Vor kurzem fragte mich eine Freundin mitten im Gespräch, "sag mal analysierst du mich?" Ich war erst irritiert, dann etwas verärgert da es mir wie ein Vorwurf vorkam. Nach kurzem Nachdenken sagte ich ihr, dass ich das unbewusst wohl immer tue, aber ich würde sie wohl kaum analysieren und dann ein Urteil bilden.
Als ich nach unserem Treffen nach Hause kam musste ich immer noch darüber nachdenken. Wieso hat sich gerade mich das gefragt und nicht jeden anderen am Tisch? Beurteilen und analysieren wir nicht alle unsere Umwelt und Mitmenschen tagein - tagaus? Ist es denn nicht so, dass wir uns anmaßen die Dinge die durch unseren Verstand erfasst werden als einzige Wahrheit anzusehen? Bereits 1999 erschien in der Welt ein Artikel zu dem Thema "Menschen beurteilen einander nach fünf Eigenschaften". Unterschiedliche Forscher aus verschiedensten Ländern kamen alle zum gleichen Ergebnis. Wir Menschen treffen anhand von 5 Kerneigenschaften eine Beurteilung über den Gegenüber. Das machen wir immer so. Die Eigenschaften Gewissenhaftigkeit, Verträglichkeit, Extraversion, Neurotizismus und Offenheit für neue Erfahrungen wurden bei allen Tests herausgearbeitet. Einheitlich wurde festgestellt, dass wir Menschen uns genau nach diesen Maßstäben beurteilen und das unabhängig von privaten oder beruflichen Beziehungen.
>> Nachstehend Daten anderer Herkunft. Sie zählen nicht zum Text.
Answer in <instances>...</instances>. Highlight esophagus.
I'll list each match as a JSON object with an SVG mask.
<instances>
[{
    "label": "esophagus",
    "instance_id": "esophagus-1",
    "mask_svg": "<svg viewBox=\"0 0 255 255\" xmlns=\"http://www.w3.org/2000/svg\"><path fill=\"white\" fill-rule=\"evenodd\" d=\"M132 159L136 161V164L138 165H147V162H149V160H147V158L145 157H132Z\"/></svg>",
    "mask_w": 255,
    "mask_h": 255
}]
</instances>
Auch auf der Seite Karriere Bibel findet sich ein schönes Beispiel aus der Forschung wieder:
"In einer Studie zeigten Wissenschaftler der Cornell University ihren Probanden Fotos von Frauen. Mal lächelten diese, mal schauten sie missmutig. Hatten die Teilnehmer nun das Gefühl, bei der Person handele es sich um eine freundliche, offene und gewissenhafte Dame, hielt dieser Eindruck auch an, nachdem sich beide persönlich kennengelernt hatten. Hatten sie dagegen den Eindruck, die Frau auf dem Foto sei unsympathisch, überdauerte dieser Eindruck ebenfalls das Gespräch.
Der Witz: Bei der Frau handelte es sich jedesmal um ein und dieselbe Person. Einmal hatte sie liebreizend in die Kamera geschaut, ein anderes Mal einen unausstehlichen Eindruck gemacht. Der erste Eindruck trägt – aber er täuscht bisweilen."
Aber wieso tun wir das? Wieso laufen wir urteilend durch unsere Welt?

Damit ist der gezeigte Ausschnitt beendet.